WRITTEN TASK: Return everything in the material from the line that contains "In this photo, does" down to the line that contains "234 centimetres", both included, reproducing each line character for character.

Records from a collection:

--------

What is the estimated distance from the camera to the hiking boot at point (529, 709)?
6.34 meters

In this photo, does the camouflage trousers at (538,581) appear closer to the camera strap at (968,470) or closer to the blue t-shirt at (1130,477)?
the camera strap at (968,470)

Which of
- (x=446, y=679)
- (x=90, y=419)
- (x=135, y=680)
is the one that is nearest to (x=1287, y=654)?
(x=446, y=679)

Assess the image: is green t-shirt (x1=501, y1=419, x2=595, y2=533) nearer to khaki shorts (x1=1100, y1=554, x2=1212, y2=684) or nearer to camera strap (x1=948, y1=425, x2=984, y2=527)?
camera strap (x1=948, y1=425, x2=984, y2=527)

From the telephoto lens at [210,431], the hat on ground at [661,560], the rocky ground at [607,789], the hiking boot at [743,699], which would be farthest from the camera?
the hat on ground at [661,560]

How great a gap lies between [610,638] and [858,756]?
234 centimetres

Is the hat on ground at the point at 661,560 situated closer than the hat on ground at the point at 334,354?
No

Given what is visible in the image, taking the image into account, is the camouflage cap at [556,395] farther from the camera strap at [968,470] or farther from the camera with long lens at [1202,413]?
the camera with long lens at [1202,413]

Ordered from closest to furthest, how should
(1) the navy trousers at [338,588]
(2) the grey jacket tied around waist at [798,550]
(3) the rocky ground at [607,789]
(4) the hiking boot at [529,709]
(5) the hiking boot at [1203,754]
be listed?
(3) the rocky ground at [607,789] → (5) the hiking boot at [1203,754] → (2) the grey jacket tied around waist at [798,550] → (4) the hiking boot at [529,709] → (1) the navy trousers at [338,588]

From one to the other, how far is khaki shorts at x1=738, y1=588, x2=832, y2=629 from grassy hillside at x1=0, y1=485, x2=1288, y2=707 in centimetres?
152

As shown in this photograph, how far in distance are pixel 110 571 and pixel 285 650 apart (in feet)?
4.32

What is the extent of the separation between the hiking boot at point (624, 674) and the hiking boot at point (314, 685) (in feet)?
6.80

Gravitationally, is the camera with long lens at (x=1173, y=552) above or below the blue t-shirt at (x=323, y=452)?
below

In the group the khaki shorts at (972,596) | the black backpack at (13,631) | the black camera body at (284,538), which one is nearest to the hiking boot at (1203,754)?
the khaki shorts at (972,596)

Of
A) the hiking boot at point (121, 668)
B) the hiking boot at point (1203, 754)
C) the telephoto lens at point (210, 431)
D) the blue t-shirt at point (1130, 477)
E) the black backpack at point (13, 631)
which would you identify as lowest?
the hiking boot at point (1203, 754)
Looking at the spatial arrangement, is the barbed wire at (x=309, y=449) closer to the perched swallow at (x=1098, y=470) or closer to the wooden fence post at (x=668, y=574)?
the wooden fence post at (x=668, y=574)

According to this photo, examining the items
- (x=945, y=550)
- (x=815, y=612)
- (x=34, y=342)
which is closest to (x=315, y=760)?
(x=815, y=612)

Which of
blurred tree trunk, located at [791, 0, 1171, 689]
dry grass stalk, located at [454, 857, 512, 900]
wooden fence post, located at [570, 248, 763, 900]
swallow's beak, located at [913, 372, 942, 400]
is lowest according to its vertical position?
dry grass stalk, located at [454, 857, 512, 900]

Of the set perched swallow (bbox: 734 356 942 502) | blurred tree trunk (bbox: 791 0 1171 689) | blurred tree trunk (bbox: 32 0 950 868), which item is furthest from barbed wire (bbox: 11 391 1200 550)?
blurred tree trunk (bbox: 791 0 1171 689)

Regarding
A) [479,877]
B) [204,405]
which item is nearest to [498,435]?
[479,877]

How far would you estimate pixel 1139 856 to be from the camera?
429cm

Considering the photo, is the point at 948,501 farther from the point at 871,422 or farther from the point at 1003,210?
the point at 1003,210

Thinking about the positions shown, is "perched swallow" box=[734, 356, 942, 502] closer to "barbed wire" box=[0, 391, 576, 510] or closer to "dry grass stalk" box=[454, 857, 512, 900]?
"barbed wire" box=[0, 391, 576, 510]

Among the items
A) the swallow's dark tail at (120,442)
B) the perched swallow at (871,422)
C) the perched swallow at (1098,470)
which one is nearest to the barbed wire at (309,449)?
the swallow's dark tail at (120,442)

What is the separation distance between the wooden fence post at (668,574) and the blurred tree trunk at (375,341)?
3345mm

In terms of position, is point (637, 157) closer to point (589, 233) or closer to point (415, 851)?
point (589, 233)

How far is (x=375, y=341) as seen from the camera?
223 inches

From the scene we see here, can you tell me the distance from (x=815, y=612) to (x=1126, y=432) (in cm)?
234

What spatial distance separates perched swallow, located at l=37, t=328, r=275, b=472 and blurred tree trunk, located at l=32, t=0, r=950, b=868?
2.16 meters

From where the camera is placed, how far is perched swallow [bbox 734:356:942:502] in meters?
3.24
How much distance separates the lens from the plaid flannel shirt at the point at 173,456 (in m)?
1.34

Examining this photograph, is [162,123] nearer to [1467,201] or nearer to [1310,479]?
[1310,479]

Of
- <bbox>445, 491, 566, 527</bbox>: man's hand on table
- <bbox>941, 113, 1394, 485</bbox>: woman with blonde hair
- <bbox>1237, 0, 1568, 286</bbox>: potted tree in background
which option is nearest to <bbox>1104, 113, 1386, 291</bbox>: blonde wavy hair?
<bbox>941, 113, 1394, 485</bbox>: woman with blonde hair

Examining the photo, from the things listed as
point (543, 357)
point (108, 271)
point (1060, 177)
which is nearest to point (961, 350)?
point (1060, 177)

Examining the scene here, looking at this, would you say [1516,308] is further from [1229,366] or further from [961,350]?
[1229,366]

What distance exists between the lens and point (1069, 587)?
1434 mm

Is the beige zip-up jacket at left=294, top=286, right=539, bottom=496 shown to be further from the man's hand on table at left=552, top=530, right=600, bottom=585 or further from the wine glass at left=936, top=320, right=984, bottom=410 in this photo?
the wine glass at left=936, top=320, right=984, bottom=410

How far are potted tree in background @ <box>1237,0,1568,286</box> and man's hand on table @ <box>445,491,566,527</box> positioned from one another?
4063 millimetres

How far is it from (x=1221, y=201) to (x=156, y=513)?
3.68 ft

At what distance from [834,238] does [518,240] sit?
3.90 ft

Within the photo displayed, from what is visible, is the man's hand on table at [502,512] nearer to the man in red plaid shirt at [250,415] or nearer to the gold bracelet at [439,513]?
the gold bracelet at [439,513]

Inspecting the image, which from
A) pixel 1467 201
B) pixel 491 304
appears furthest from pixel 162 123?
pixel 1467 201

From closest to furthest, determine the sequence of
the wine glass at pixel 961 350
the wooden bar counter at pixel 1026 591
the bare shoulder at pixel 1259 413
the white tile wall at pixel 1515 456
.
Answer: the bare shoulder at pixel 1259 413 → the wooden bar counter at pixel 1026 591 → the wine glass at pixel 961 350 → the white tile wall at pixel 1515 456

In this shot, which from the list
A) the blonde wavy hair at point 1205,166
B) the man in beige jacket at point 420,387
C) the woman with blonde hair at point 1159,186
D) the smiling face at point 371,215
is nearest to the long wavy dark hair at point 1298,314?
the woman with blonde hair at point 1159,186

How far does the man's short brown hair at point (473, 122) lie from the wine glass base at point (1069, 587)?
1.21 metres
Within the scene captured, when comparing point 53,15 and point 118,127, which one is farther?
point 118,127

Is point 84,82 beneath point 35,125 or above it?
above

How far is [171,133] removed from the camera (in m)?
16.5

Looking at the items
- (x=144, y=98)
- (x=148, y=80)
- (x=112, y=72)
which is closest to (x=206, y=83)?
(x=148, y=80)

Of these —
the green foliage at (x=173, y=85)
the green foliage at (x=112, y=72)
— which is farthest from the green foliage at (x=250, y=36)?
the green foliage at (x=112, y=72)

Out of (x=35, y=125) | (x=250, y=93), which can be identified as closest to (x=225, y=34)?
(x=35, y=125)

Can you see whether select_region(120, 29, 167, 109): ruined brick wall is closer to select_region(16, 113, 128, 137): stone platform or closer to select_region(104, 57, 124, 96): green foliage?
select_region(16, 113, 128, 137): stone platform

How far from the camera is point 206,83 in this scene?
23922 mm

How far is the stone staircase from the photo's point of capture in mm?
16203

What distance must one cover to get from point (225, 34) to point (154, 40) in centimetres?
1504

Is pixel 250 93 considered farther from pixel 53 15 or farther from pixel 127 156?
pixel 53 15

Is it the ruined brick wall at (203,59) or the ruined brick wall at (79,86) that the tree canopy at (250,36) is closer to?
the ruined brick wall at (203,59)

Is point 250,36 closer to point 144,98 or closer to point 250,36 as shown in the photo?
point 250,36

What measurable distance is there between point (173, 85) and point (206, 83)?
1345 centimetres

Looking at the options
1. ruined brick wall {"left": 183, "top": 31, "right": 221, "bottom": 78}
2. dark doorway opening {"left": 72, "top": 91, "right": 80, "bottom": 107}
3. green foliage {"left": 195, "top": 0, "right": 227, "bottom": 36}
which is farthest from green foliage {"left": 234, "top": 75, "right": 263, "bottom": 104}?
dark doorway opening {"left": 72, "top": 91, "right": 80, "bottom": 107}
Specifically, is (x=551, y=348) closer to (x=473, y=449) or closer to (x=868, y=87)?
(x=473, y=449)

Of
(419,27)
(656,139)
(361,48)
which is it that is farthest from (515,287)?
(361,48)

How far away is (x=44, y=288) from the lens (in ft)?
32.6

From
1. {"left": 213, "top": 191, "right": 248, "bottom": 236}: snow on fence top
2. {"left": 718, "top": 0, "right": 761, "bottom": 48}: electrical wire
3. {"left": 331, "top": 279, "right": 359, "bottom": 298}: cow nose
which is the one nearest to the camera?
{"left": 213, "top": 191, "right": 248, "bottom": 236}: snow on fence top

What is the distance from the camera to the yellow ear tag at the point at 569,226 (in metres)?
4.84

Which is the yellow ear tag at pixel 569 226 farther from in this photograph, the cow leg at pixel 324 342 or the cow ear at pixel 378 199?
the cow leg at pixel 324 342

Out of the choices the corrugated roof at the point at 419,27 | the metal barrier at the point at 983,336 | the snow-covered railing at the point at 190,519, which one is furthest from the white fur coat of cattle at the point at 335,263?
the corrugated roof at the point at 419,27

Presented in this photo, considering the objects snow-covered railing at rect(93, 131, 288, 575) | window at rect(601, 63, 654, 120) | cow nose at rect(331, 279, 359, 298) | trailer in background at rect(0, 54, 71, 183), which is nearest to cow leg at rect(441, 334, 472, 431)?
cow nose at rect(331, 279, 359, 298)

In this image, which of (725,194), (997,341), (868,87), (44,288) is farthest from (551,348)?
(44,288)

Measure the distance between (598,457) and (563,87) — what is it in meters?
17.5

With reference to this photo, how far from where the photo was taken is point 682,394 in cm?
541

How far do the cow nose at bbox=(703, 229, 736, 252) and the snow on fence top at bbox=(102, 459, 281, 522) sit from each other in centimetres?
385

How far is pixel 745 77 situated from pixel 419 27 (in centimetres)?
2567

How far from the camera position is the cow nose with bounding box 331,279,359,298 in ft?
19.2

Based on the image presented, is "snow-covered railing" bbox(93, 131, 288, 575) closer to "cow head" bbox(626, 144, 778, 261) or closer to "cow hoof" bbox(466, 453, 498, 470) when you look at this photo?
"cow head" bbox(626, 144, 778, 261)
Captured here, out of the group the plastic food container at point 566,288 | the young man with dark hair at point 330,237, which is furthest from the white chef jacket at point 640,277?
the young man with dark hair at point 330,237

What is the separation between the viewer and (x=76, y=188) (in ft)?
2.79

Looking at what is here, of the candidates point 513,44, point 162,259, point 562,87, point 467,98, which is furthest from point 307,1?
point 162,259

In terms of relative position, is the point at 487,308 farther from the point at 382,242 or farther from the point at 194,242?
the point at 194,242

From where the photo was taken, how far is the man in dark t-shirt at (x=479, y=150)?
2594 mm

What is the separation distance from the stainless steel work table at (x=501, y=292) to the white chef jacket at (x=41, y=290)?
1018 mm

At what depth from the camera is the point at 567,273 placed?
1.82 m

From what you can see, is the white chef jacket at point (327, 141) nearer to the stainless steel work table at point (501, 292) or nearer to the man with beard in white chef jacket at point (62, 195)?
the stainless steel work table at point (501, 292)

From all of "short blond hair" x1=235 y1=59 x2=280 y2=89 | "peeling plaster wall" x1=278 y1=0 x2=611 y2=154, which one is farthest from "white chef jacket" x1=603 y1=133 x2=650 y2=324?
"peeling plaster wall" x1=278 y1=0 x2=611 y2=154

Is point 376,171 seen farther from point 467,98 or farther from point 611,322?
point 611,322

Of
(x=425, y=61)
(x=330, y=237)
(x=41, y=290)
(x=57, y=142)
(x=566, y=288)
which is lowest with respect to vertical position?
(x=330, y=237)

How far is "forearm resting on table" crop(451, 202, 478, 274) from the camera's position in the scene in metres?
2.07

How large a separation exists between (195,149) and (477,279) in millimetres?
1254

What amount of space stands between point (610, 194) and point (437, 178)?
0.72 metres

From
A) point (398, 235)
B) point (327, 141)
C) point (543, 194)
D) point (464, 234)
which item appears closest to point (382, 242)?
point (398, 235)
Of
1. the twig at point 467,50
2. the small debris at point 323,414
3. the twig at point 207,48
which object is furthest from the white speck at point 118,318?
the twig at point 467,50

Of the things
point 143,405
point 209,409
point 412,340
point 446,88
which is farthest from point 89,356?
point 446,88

--------

TASK ANSWER:
In this photo, does the camouflage trousers at (538,581) appear closer to the camera strap at (968,470) or closer to the blue t-shirt at (1130,477)?
the camera strap at (968,470)

Which of
- (x=446, y=679)
- (x=90, y=419)
- (x=135, y=680)
is the one that is nearest to (x=1287, y=654)?
(x=446, y=679)

Assess the image: is green t-shirt (x1=501, y1=419, x2=595, y2=533) nearer to khaki shorts (x1=1100, y1=554, x2=1212, y2=684) or nearer to camera strap (x1=948, y1=425, x2=984, y2=527)?
camera strap (x1=948, y1=425, x2=984, y2=527)

From the telephoto lens at [210,431], the hat on ground at [661,560], the rocky ground at [607,789], the hiking boot at [743,699], which would be farthest from the camera?
the hat on ground at [661,560]

How great a gap lies between [610,638] and [858,756]?
234 centimetres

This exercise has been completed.